Which is not to imply that I'm anyone's role model. I do my best this time of year, but it's rare that I go the full eight days. And something tells me that my code to following Passover may not jibe exactly with even Reform Judaism's handbook. To codify things a bit, this is the Shep Guide to Passover:
- For the basics, look to the Ashkenazi (Eastern European) rules: no leavened bread, no rice, no corn, no legumes. I know that they didn't have corn in ancient Egypt, but this has been hammered home to me repeatedly, and even though I didn't quite understand my rabbi when she tried to explain it to me, it seems like this be the deal. So no corn syrup. Which pretty much rules out 95 percent of the supermarket, and 98 percent of everything in this world that is delicious. Yes, I know Sephardic Jews are a bit more lenient, but there ain't no way red-headed pasty Mcgee here is passing for Middle Eastern or Spanish, so don't even try.
- Even though I'm a bacon cheeseburger Jew the rest of the year, that must cease for a while. Put. The pork rinds. Down. And no Easter ham if the holidays' paths cross. You get lamb, which is just as delicious.
- Some families get rid of all no-no foods from their home. Considering I just devoured a roast I found in the freezer that said "use by Feb 2007" because I couldn't bear to waste it, that's not happening.
- Diet Coke and McDonald's fries are totally acceptable, mainly because I have yet to hear a valid argument as to why they're not. If you happen to know one, kindly keep it to yourself, as that would really mess with my chi.
- There are mitigating circumstances to breaking Passover. Namely, if you're on spring break somewhere like Wales or Ireland, just give it up. It ain't happening. They're not exactly flush with Manishewitz there. You can work it out with Yahweh on your own time.

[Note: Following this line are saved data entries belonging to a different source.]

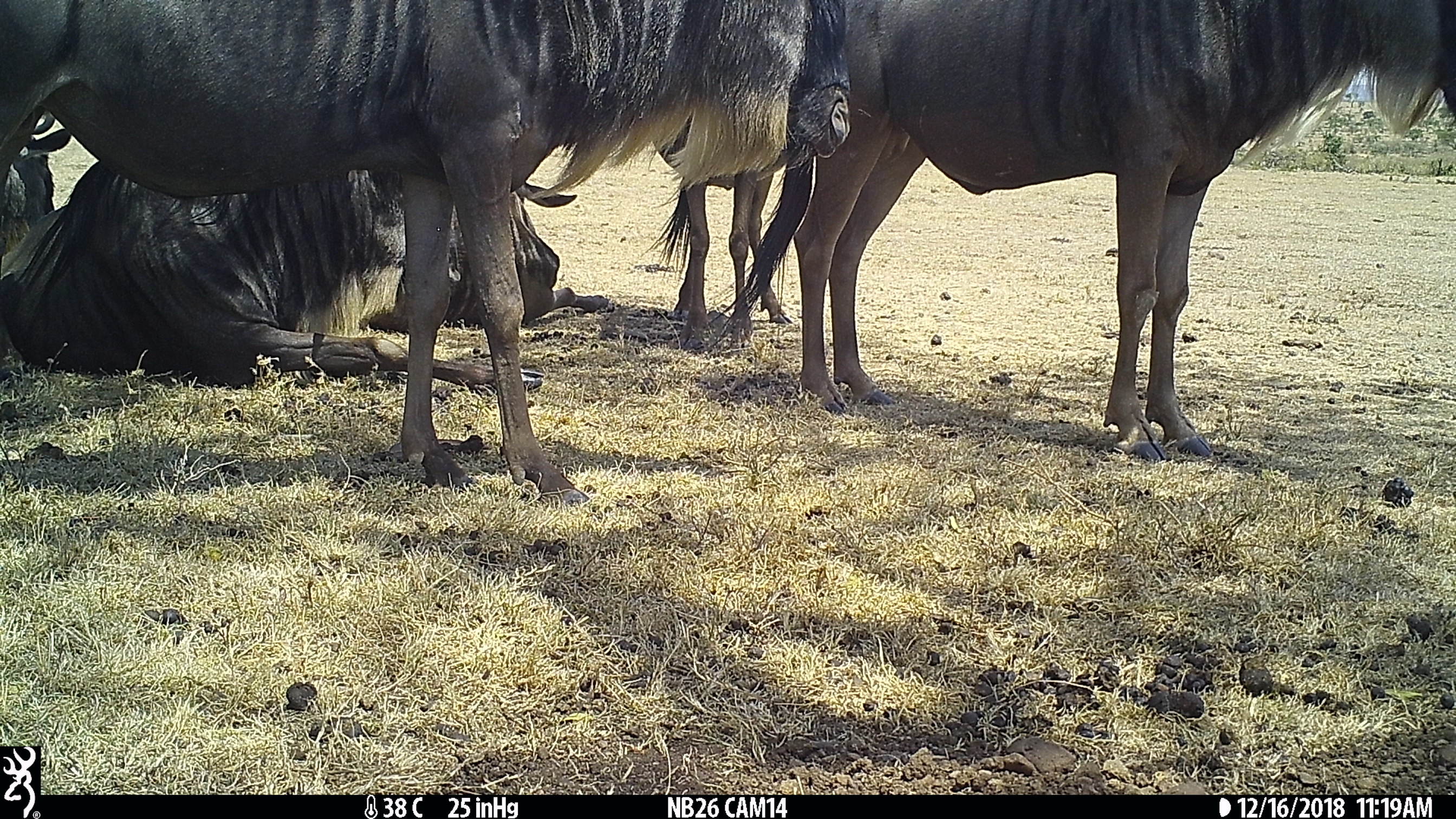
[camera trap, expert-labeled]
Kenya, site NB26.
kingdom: Animalia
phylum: Chordata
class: Mammalia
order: Artiodactyla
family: Bovidae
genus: Connochaetes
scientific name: Connochaetes taurinus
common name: blue wildebeest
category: wildebeest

- Also, if your dad prepares his famous "cherry stuff" dessert for PassEaster dinner, forgetting that the Nilla wafers and Cool Whip therein are verboten, you can have a serving. You don't want to hurt his feelings. And it's awesome.
- By the same token, if you're meeting your boyfriend's parents for the first time, and they're not hip to the whole thing, you are within your rights to try to educate them, but if a major portion of the meal is out of bounds, eat the damn lasagna. Unless of course you get a premonition that your bf will turn out to be a lying, thieving sack of shit. In that case, you not only should make them feel guilty for putting you in the same room as pasta, but you should really Jew it up way, way more than normal and totally freak 'em out. Then run like hell.
- If you're catching your friend's gig at Catholic University, and you are accidentally mistaken for his manager or publicist or some damn thing, and they thrust a coupon for a free meal at the student union in your hand, by God you will use that coupon no matter what goyishe fare they have to offer. Free food is free food.
- The rules on alcohol are a little fuzzy, so it's best to avoid it altogether. Unless someone buys you a drink. Or if it's your turn to buy rounds. Or if you're already so drunk from other people buying you drinks, that you're having trouble keeping track of what city you're in, let alone what the Talmud says. Then rock on.
UPDATE And if you do make it all eight days, you get to go to Five Guys, burst in, and scream "I need a Little Bacon Cheeseburger right the hell NOW." And then you win.